{
  "$type": "site.standard.document",
  "description": "An artificial intelligence framework is described that incorporates a number of neural networks and a number of transformers for converting a two-dimensional image into three-dimensional semantic information. Neural networks convert one or more images into a set of image feature maps, depth…",
  "path": "/patents/1360735",
  "publishedAt": "2024-03-14T00:00:00.000Z",
  "site": "at://did:plc:oql6ds5vnff4ugar6rruliwd/site.standard.publication/3mn3ohu7oxx5w",
  "tags": [
    "G06T17/00",
    "NVIDIA Corporation"
  ],
  "textContent": "An artificial intelligence framework is described that incorporates a number of neural networks and a number of transformers for converting a two-dimensional image into three-dimensional semantic information. Neural networks convert one or more images into a set of image feature maps, depth information associated with the one or more images, and query proposals based on the depth information. A first transformer implements a cross-attention mechanism to process the set of image feature maps in accordance with the query proposals. The output of the first transformer is combined with a mask token to generate initial voxel features of the scene. A second transformer implements a self-attention mechanism to convert the initial voxel features into refined voxel features, which are up-sampled and processed by a lightweight neural network to generate the three-dimensional semantic information, which may be used by, e.g., an autonomous vehicle for various advanced driver assistance system (ADAS) functions.",
  "title": "SPARSE VOXEL TRANSFORMER FOR CAMERA-BASED 3D SEMANTIC SCENE COMPLETION"
}

Data:
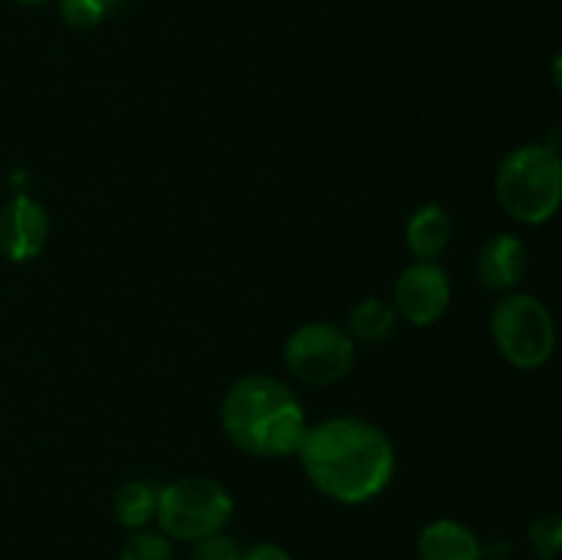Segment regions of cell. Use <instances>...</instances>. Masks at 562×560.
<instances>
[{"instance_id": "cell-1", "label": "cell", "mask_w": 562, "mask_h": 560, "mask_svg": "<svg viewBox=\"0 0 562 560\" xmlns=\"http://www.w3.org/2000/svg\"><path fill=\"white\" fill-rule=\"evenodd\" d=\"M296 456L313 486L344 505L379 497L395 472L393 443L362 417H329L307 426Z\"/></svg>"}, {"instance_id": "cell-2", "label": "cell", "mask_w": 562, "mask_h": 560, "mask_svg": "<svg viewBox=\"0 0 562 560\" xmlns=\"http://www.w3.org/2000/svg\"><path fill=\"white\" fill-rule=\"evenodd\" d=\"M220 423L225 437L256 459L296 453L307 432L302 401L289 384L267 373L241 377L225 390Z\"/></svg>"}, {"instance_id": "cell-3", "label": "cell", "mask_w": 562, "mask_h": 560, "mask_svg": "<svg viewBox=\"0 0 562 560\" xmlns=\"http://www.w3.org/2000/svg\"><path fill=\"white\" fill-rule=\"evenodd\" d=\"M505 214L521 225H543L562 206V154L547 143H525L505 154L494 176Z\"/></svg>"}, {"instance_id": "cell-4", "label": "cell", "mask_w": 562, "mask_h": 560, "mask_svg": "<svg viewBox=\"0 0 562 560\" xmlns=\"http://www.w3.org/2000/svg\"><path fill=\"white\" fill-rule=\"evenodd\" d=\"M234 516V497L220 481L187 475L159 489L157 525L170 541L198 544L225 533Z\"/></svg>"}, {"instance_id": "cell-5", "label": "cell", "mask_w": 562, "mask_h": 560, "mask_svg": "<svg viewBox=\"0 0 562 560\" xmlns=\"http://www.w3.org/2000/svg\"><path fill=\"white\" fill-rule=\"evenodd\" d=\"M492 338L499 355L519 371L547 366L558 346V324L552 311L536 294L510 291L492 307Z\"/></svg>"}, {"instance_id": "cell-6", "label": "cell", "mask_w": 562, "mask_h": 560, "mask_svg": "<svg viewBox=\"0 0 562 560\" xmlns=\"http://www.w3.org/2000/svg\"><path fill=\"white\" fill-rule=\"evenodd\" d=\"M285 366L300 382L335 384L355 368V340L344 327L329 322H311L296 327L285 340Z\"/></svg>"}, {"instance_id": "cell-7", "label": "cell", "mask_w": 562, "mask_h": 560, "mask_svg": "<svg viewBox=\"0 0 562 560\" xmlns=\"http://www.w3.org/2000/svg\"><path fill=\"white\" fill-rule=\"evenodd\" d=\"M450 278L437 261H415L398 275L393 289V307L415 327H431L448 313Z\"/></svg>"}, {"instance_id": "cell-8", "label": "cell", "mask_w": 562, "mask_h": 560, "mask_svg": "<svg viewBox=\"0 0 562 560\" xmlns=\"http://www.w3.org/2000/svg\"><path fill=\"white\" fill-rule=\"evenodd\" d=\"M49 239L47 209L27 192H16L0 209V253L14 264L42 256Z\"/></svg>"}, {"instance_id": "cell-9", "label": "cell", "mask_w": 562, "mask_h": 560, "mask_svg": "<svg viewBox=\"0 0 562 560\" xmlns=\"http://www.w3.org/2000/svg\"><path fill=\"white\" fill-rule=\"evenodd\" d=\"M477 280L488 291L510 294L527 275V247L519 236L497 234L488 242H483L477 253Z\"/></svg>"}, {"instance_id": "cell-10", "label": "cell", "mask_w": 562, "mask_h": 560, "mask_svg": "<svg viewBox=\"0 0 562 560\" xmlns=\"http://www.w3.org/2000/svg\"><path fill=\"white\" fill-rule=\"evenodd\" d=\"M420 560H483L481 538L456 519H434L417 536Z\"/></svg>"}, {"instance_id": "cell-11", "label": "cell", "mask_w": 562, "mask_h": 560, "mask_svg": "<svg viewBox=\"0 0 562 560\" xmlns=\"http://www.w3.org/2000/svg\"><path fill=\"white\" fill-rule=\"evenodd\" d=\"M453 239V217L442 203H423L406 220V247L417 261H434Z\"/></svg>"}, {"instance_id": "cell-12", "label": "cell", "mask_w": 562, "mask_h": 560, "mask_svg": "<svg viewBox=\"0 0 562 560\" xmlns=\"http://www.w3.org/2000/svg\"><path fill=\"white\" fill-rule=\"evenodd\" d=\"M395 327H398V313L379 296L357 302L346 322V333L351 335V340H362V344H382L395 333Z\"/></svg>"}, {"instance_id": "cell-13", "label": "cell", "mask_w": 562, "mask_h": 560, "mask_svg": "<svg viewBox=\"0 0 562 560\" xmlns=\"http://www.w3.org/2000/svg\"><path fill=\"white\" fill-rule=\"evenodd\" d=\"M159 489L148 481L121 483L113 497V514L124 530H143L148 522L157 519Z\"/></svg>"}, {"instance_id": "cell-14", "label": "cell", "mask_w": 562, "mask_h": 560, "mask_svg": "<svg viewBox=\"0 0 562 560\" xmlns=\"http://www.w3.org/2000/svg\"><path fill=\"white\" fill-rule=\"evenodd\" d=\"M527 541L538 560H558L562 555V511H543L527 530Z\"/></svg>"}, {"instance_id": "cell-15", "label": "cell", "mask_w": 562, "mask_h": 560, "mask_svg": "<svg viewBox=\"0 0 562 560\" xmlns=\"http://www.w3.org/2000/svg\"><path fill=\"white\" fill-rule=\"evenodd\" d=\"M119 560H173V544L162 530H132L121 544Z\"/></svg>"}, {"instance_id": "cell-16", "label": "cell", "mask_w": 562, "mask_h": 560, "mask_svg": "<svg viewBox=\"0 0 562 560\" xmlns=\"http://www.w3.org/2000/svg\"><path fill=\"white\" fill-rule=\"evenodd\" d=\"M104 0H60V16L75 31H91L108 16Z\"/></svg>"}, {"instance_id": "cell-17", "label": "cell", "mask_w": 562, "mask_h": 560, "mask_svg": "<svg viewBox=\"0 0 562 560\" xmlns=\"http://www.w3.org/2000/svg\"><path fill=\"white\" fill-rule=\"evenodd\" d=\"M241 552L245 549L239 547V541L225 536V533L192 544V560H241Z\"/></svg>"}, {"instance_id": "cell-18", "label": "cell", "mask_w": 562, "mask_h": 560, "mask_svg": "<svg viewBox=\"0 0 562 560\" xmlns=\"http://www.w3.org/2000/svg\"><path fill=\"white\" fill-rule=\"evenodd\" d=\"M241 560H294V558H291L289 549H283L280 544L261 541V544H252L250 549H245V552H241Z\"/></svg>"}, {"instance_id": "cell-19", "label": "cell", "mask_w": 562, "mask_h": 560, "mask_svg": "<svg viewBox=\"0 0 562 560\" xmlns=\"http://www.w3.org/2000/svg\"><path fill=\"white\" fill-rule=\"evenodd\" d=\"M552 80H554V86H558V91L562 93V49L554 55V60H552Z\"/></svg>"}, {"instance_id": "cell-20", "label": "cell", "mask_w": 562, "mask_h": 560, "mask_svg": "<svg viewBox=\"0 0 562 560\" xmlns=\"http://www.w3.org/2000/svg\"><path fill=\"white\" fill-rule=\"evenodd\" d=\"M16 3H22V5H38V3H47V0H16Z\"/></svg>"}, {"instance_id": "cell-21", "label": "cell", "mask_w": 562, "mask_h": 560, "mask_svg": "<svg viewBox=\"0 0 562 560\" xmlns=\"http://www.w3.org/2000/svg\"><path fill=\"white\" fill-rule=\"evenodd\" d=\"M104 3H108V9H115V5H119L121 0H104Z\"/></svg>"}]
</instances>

Task to complete:
Answer these questions about the sparse voxel transformer patent record above:
1. What date does the record give as its publication date?
2. What is the output of the first transformer combined with?
3. What mechanism does the second transformer implement?

Solution to the exercise:
1. March 14, 2024
2. A mask token
3. A self-attention mechanism